■ STATED TASK ■
Write out the entries again exactly as they are given.
━━━━
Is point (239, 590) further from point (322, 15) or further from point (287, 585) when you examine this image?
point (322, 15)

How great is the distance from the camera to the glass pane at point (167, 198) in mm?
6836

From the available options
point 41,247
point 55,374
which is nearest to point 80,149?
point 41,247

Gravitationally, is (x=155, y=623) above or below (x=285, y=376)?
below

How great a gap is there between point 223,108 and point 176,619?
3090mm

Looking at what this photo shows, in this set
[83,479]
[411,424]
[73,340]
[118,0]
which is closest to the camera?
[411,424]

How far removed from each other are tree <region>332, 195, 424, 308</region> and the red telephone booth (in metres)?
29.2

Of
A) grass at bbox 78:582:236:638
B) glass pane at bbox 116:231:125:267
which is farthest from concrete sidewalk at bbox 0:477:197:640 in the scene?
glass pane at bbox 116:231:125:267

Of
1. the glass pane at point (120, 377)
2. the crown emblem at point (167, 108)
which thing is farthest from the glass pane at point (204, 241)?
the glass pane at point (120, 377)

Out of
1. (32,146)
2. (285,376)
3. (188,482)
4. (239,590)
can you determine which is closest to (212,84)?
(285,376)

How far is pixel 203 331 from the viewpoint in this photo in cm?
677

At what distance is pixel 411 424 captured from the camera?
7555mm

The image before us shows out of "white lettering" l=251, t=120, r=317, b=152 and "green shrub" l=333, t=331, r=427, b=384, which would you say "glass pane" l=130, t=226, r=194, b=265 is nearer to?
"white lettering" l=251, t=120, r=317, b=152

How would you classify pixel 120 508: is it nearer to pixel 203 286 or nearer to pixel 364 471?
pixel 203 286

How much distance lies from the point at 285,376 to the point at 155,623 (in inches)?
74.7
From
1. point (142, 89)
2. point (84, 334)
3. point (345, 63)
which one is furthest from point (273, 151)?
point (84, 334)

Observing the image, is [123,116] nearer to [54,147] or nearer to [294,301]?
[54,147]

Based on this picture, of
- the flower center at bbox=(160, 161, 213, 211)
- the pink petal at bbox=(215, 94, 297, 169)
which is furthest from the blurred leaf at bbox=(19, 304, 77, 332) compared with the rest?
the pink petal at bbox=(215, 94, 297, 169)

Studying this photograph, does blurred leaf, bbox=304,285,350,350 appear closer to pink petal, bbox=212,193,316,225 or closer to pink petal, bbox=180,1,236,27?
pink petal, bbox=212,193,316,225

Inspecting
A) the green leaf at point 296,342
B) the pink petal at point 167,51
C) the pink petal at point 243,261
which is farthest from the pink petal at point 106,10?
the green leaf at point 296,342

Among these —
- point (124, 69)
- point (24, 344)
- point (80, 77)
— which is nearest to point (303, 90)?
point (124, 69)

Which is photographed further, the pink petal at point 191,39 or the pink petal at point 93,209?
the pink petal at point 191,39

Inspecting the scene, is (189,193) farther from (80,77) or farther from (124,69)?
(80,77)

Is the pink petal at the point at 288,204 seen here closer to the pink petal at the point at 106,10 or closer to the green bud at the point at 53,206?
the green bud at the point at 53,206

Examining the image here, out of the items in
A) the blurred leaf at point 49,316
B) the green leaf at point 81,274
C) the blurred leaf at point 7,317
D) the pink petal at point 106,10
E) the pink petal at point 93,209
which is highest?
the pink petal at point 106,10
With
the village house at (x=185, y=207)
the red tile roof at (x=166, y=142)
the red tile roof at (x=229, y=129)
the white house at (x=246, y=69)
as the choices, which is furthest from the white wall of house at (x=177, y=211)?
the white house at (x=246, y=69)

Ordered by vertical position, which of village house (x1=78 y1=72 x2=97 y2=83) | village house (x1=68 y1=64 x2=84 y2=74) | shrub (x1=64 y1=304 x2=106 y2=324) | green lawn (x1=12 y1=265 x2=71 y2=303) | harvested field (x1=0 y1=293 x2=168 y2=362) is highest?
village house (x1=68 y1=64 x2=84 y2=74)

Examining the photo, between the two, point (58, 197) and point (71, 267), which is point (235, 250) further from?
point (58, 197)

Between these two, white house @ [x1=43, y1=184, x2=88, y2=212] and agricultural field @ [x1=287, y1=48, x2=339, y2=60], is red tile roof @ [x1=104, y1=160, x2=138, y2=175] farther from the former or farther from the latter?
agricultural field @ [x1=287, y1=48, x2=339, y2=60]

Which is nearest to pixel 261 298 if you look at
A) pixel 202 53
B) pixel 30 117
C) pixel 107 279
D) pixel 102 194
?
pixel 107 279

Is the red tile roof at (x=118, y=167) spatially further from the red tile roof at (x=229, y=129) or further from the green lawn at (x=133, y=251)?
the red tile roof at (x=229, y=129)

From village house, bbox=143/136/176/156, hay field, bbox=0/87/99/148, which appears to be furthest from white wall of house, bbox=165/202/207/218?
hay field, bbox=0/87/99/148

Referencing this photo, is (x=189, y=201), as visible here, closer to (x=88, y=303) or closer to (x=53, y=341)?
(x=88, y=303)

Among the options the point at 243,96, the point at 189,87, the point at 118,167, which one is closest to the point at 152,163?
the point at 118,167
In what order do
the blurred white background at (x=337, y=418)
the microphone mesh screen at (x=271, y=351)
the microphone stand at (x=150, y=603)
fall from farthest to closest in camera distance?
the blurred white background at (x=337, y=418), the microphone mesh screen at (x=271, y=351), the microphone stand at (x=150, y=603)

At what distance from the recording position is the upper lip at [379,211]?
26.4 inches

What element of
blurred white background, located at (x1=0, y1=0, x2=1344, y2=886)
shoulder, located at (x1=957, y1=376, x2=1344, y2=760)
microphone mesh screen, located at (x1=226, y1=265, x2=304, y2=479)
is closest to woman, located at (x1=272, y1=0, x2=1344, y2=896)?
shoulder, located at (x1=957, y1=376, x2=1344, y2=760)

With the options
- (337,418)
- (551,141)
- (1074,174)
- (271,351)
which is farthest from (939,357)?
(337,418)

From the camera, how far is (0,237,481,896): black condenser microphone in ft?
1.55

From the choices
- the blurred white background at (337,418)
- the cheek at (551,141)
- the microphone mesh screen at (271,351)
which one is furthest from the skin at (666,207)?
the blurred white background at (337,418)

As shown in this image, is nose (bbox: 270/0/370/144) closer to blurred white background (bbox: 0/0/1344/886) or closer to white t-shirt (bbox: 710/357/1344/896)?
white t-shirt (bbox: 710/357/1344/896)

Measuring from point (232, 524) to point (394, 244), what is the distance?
━━━━
■ ANSWER ■
Is point (239, 590) further from point (322, 15) or further from point (287, 585) when you examine this image?
point (322, 15)

How great is the distance from the camera to the glass pane at point (167, 198) in mm?
6836

From the available options
point 41,247
point 55,374
which is nearest to point 80,149?
point 41,247

Gravitationally, is (x=155, y=623) above or below (x=285, y=376)?
below

How great a gap is there between point 223,108 and point 176,619?
3090mm

Looking at what this photo shows, in this set
[83,479]
[411,424]
[73,340]
[118,0]
which is closest to the camera?
[411,424]

How far removed from each other are tree <region>332, 195, 424, 308</region> and the red telephone booth (in metres)?
29.2

Of
A) grass at bbox 78:582:236:638
B) glass pane at bbox 116:231:125:267
which is farthest from concrete sidewalk at bbox 0:477:197:640 in the scene?
glass pane at bbox 116:231:125:267

Of
1. the glass pane at point (120, 377)
2. the crown emblem at point (167, 108)
which thing is farthest from the glass pane at point (204, 241)?
the glass pane at point (120, 377)

Out of
1. (32,146)
2. (285,376)
3. (188,482)
4. (239,590)
can you determine which is closest to (212,84)?
(285,376)

How far is pixel 203 331 from the viewpoint in this photo in cm?
677

At what distance is pixel 411 424 captured from the camera?
7555mm

The image before us shows out of "white lettering" l=251, t=120, r=317, b=152 and "green shrub" l=333, t=331, r=427, b=384, which would you say "glass pane" l=130, t=226, r=194, b=265 is nearer to?
"white lettering" l=251, t=120, r=317, b=152

How would you classify pixel 120 508: is it nearer to pixel 203 286 or nearer to pixel 364 471?
pixel 203 286

How much distance lies from the point at 285,376 to the point at 155,623 (in inches)?
74.7
From
1. point (142, 89)
2. point (84, 334)
3. point (345, 63)
which one is furthest from point (273, 151)?
point (84, 334)

Observing the image, is [123,116] nearer to [54,147] or nearer to [294,301]?
[54,147]

Based on this picture, of
- the flower center at bbox=(160, 161, 213, 211)
- the pink petal at bbox=(215, 94, 297, 169)
which is furthest from the blurred leaf at bbox=(19, 304, 77, 332) compared with the rest?
the pink petal at bbox=(215, 94, 297, 169)

Studying this photograph, does blurred leaf, bbox=304,285,350,350 appear closer to pink petal, bbox=212,193,316,225 or closer to pink petal, bbox=180,1,236,27?
pink petal, bbox=212,193,316,225

Inspecting
A) the green leaf at point 296,342
B) the pink petal at point 167,51
C) the pink petal at point 243,261
which is farthest from the pink petal at point 106,10?
the green leaf at point 296,342

Among these —
- point (124, 69)
- point (24, 344)
- point (80, 77)
— which is nearest to point (303, 90)?
point (124, 69)

Which is photographed further, the pink petal at point 191,39 or the pink petal at point 93,209?
the pink petal at point 191,39

Inspecting the scene, is (189,193) farther from (80,77) or farther from (124,69)?
(80,77)

Is the pink petal at the point at 288,204 seen here closer to the pink petal at the point at 106,10 or closer to the green bud at the point at 53,206?
the green bud at the point at 53,206

Examining the image here, out of the items in
A) the blurred leaf at point 49,316
B) the green leaf at point 81,274
C) the blurred leaf at point 7,317
D) the pink petal at point 106,10
E) the pink petal at point 93,209
which is highest?
the pink petal at point 106,10
With
the village house at (x=185, y=207)
the red tile roof at (x=166, y=142)
the red tile roof at (x=229, y=129)
the white house at (x=246, y=69)
as the choices, which is furthest from the white wall of house at (x=177, y=211)?
the white house at (x=246, y=69)

Ordered by vertical position, which of village house (x1=78 y1=72 x2=97 y2=83) | village house (x1=68 y1=64 x2=84 y2=74) | shrub (x1=64 y1=304 x2=106 y2=324) | green lawn (x1=12 y1=265 x2=71 y2=303) | harvested field (x1=0 y1=293 x2=168 y2=362) is highest?
village house (x1=68 y1=64 x2=84 y2=74)

Examining the photo, between the two, point (58, 197) and point (71, 267), which is point (235, 250) further from?
point (58, 197)

Between these two, white house @ [x1=43, y1=184, x2=88, y2=212] and agricultural field @ [x1=287, y1=48, x2=339, y2=60], is red tile roof @ [x1=104, y1=160, x2=138, y2=175] farther from the former or farther from the latter?
agricultural field @ [x1=287, y1=48, x2=339, y2=60]

Which is nearest to pixel 261 298 if you look at
A) pixel 202 53
B) pixel 30 117
C) pixel 107 279
D) pixel 102 194
?
pixel 107 279

Is the red tile roof at (x=118, y=167) spatially further from the red tile roof at (x=229, y=129) or further from the green lawn at (x=133, y=251)?
the red tile roof at (x=229, y=129)

From village house, bbox=143/136/176/156, hay field, bbox=0/87/99/148, which appears to be furthest from white wall of house, bbox=165/202/207/218?
hay field, bbox=0/87/99/148

Referencing this photo, is (x=189, y=201), as visible here, closer to (x=88, y=303) or closer to (x=53, y=341)?
(x=88, y=303)

Among the options the point at 243,96, the point at 189,87, the point at 118,167, which one is closest to the point at 152,163?
the point at 118,167
In what order do
the blurred white background at (x=337, y=418)
the microphone mesh screen at (x=271, y=351)
the microphone stand at (x=150, y=603)
fall from farthest to closest in camera distance?
the blurred white background at (x=337, y=418), the microphone mesh screen at (x=271, y=351), the microphone stand at (x=150, y=603)

At what distance from the recording position is the upper lip at [379,211]?
26.4 inches

What element of
blurred white background, located at (x1=0, y1=0, x2=1344, y2=886)
shoulder, located at (x1=957, y1=376, x2=1344, y2=760)
microphone mesh screen, located at (x1=226, y1=265, x2=304, y2=479)
is closest to woman, located at (x1=272, y1=0, x2=1344, y2=896)?
shoulder, located at (x1=957, y1=376, x2=1344, y2=760)

With the options
- (337,418)
- (551,141)
- (1074,174)
- (271,351)
which is farthest from (939,357)?
(337,418)

From the camera, how far is (0,237,481,896): black condenser microphone in ft?
1.55

From the choices
- the blurred white background at (337,418)
- the cheek at (551,141)
- the microphone mesh screen at (271,351)
which one is furthest from the skin at (666,207)?
the blurred white background at (337,418)

As shown in this image, is nose (bbox: 270/0/370/144) closer to blurred white background (bbox: 0/0/1344/886) or closer to white t-shirt (bbox: 710/357/1344/896)?
white t-shirt (bbox: 710/357/1344/896)

Measuring from point (232, 524) to point (394, 244), what is the distance?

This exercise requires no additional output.